Kalbi göğsünden çıkacak gibi atarken koşar adım kapıya gitti ve gördüğü manzarayla nefesi kesildi. Adamın biri tavandan sarkan zincire asılmıştı. Her tarafı kan içindeydi. Yağız ise elinde kanlı bir matkap tutuyordu.

Yağız matkabı kaldırıp adamın başına doğru yaklaştırdığında İsra "Yapma!" diye bağırdı.

Genç adamın eli yanına düşerken öfkeyle İsra'ya dönüp "İsra git buradan!" dedi.

Genç kadın içeri doğru bir adım atacakken Yağız elindeki matkabı yere atıp ona yaklaşarak "Sana git buradan dedim!" diye kükredi.

İsra kafasını iki yana sallarken "Ya- yapamam" diye kekeledi. "Benim yüzümden bir kişinin daha ölmesine izin veremem"

Yağız'ın kaşları mümkünmüş gibi daha da çatıldı. "Ne demek istiyorsun?" diye sessizce sorarken İsra titreyen elleriyle ona uzanıp elini tuttu. "Sana her şeyi anlatacağım lütfen şimdi benimle yukarı gel" diyerek genç adamı çekti ve Yağız itiraz etmeden onu takip etti.

Üst kata çıktıklarında İsra onu oturma odasına götürdü. Yağız'a koltuğa oturmasını işaret ettikten sonra kendisi de yanına oturdu. Genç adama dönüp onun gözlerine baktığında dudaklarından dökülen ilk cümle "Çok üzgünüm" oldu.

Yağız sertçe yutkunarak "Seni dinliyorum İsra" dediğinde genç kadın burnunu çekip "Çocukluğumdan beri bunun için eğitildim" dedi. Derin bir nefes aldıktan sonra devam etti.

"Ailemi kaybettikten sonra teyzemin yanına gittiğim doğru ancak kısa süre sonra onu da kaybettim. Orada evlat edinildim ve eğitimim başladı. Özel eğitimler aldım" diyerek genç adamın gözlerine baktı ve ardından bakışlarını kaçırarak "Ben senin sandığın gibi kendini koruyamayan zayıf bir kadın değilim" dedi.

Yağız sessizce devam etmesini beklediğinde o da anlatmaya devam etti.

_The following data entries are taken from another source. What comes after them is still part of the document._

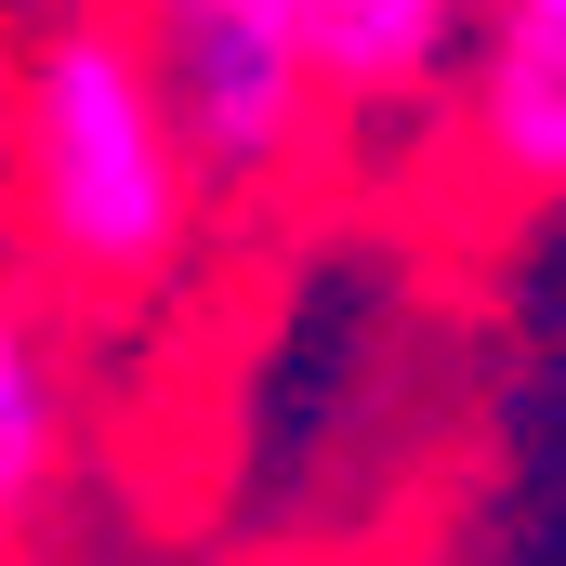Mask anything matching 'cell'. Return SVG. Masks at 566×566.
<instances>
[{
  "mask_svg": "<svg viewBox=\"0 0 566 566\" xmlns=\"http://www.w3.org/2000/svg\"><path fill=\"white\" fill-rule=\"evenodd\" d=\"M13 198H27V238H40L53 277L145 290L185 251L198 158L171 133L158 53L119 40L106 13H66V27L27 40V66H13Z\"/></svg>",
  "mask_w": 566,
  "mask_h": 566,
  "instance_id": "1",
  "label": "cell"
},
{
  "mask_svg": "<svg viewBox=\"0 0 566 566\" xmlns=\"http://www.w3.org/2000/svg\"><path fill=\"white\" fill-rule=\"evenodd\" d=\"M158 93H171V133L198 158V185H264L290 171V145L316 133V53L290 27H238V13H198V27H158Z\"/></svg>",
  "mask_w": 566,
  "mask_h": 566,
  "instance_id": "2",
  "label": "cell"
},
{
  "mask_svg": "<svg viewBox=\"0 0 566 566\" xmlns=\"http://www.w3.org/2000/svg\"><path fill=\"white\" fill-rule=\"evenodd\" d=\"M461 93H474V158L527 198H566V0H488Z\"/></svg>",
  "mask_w": 566,
  "mask_h": 566,
  "instance_id": "3",
  "label": "cell"
},
{
  "mask_svg": "<svg viewBox=\"0 0 566 566\" xmlns=\"http://www.w3.org/2000/svg\"><path fill=\"white\" fill-rule=\"evenodd\" d=\"M474 27H488V0H316L303 53H316L329 93L409 106V93H434L448 66H474Z\"/></svg>",
  "mask_w": 566,
  "mask_h": 566,
  "instance_id": "4",
  "label": "cell"
},
{
  "mask_svg": "<svg viewBox=\"0 0 566 566\" xmlns=\"http://www.w3.org/2000/svg\"><path fill=\"white\" fill-rule=\"evenodd\" d=\"M53 461H66V356H53L40 290L0 264V527H27V514H40Z\"/></svg>",
  "mask_w": 566,
  "mask_h": 566,
  "instance_id": "5",
  "label": "cell"
},
{
  "mask_svg": "<svg viewBox=\"0 0 566 566\" xmlns=\"http://www.w3.org/2000/svg\"><path fill=\"white\" fill-rule=\"evenodd\" d=\"M198 13H238V27H316V0H158V27H198Z\"/></svg>",
  "mask_w": 566,
  "mask_h": 566,
  "instance_id": "6",
  "label": "cell"
}]
</instances>
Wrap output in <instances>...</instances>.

"İlk başta plan neydi bilmiyorum ama baban öldükten sonra bütün plan senin üzerine kuruldu. Baban yer altı dünyasının korkulan adamıydı. Bütün yasadışı işler onun kontrolünden geçiyordu. O öldükten sonra yetki sana geçtiğinde yeni hedef sen olmuştun." İsra onun gözlerine bakmaya korkuyordu ancak yine de kafasını kaldırdı. Yağız ifadesiz bir yüzle ona bakıyordu.

Genç adam "Neden?" diye sorduğunda İsra titrek bir sesle devam etti. "Senin baban gibi kötü bir adam olduğunu düşündüm. Senden nefret ettim. Ancak sen bana anlatılan gibi bir adam değildin ve ben..."

İsra elleriyle yüzünü kapatıp hıçkırıklara boğulmamak için kendini tuttu. Üç derin nefes aldıktan sonra yüzünü sertçe kurulayıp "Sana aşık olmayı planlamamıştım" dedi.

Yağız ilk defa bir tepki verdi. Dudakları alaycı bir gülümsemeyle kıvrılırken "Demek aşık oldun" dedi.

"Evet" dedi İsra. Genç adamın gözlerinin içine bakarken "Senin de bana karşı aynı şeyleri hissettiğini biliyorum" dediğinde Yağız kahkaha atarak ayağa kalktı.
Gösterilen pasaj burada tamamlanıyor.